My post on why I sold off our Target Retirement 2050 [3] fund received quite a few comments and I wanted to address those individually and in a way that simply can’t be done in chronological comments.

On the topic of not having a plan: There actually was a plan but the plan was bad or wrong or just not well thought out, so there :). Usually people recommend that you shouldn’t in stocks unless your plan’s horizon stretches somewhere past 5 years, my plan doesn’t necessarily stretch past five years and I merely wasn’t sure about it. Since I wasn’t sure, that’s basically not much a plan now is it?

One thing I’m grappling with, when it comes to getting the most return for my money, is where should I put funds that I don’t know when I’ll need it? It won’t be this year but what if I want to put it towards real estate in over a year?
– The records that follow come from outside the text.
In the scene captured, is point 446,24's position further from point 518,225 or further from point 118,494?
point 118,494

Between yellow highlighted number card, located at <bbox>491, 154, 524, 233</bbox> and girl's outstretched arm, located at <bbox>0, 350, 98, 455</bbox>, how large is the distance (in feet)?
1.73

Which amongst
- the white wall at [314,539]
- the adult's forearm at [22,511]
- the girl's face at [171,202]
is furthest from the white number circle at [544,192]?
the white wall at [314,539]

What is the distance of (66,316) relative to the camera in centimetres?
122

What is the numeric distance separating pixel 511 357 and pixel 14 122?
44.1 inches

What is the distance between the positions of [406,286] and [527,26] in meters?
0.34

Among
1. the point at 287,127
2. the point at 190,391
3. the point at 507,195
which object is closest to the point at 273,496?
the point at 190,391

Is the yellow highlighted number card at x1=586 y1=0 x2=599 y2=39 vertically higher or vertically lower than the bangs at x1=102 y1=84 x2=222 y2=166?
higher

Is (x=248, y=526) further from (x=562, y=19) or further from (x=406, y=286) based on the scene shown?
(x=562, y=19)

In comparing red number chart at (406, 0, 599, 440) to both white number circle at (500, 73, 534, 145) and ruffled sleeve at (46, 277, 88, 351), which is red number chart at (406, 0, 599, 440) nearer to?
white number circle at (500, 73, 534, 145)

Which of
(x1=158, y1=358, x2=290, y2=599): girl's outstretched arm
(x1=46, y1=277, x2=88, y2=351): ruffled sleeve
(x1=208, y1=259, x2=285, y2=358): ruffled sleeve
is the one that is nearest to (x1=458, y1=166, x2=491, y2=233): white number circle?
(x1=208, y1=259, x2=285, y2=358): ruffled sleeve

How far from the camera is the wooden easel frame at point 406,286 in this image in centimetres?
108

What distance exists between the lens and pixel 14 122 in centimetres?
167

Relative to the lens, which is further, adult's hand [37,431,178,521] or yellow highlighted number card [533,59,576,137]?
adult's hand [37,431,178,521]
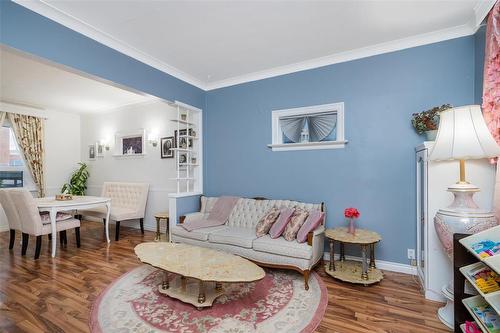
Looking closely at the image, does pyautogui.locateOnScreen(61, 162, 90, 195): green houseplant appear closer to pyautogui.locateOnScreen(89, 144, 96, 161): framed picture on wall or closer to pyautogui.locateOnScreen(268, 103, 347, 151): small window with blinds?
pyautogui.locateOnScreen(89, 144, 96, 161): framed picture on wall

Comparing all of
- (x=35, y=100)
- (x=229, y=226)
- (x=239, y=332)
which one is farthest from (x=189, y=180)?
(x=35, y=100)

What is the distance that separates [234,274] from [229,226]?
153 cm

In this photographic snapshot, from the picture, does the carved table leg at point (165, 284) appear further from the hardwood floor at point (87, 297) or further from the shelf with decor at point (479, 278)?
the shelf with decor at point (479, 278)

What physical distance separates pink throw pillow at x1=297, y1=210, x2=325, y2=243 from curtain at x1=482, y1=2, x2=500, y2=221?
1.50 meters

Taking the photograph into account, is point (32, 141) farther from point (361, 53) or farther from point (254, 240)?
point (361, 53)

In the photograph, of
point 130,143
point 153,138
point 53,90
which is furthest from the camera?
point 130,143

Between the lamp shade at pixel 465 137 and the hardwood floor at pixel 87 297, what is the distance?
4.53ft

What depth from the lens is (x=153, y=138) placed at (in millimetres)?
5180

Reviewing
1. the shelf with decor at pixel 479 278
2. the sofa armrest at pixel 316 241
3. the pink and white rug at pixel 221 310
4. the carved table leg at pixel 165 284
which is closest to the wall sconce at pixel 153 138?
the pink and white rug at pixel 221 310

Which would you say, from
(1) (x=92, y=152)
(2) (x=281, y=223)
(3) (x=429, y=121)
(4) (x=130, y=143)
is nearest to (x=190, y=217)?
(2) (x=281, y=223)

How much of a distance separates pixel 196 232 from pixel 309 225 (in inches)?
59.8

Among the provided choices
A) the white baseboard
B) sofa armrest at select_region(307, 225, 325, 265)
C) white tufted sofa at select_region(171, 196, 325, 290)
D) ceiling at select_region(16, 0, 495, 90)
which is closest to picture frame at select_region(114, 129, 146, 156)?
ceiling at select_region(16, 0, 495, 90)

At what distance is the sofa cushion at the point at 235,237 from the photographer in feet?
9.57

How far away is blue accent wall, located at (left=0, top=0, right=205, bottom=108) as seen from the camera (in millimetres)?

Should I put it in laddered certificates of deposit (though honestly their returns are not much better than the 5%+ available through Emigrant Direct) or is there another mechanism? Since I didn’t know of any, I simply put it into the TR2050 because that’s where I thought it should’ve been.

On the topic of panic selling or market timing: I didn’t consider it panic selling because I looked at the situation, recognized the short term nature of my “plan” and thought the nature of the environment said it wouldn’t be a bad idea to sell. I only sold the TR2050, I didn’t adjust my 401k (it’s already at max or I would’ve increased it), SEP-IRA or my Roth IRA (where I am also in TR2050). Am I market timing? Sure, you can call it that and I’m okay with it.

On the topic of how subprime was too small to really affect anything: It’s already affected the employees of those companies considering how companies have either folded (American Home Mortgage is the biggest name to go under) or just folded their mortgage departments all together (if you’re curious for names, there are plenty in the news). Bernake and the Fed added additional liquidity to the market and dropped the funds rate half a percent. If Bernanke didn’t reverse course, bend to the market as easily as he did, it would be a totally different story right now (I call bullshit on his whole “you can’t watch the markets, you have to understand the undercurrents and the fundamentals” because he was watching the markets).

Hope that’s enough fodder for now. 🙂

The biggest question is what should someone who has a horizon of less than five years be in?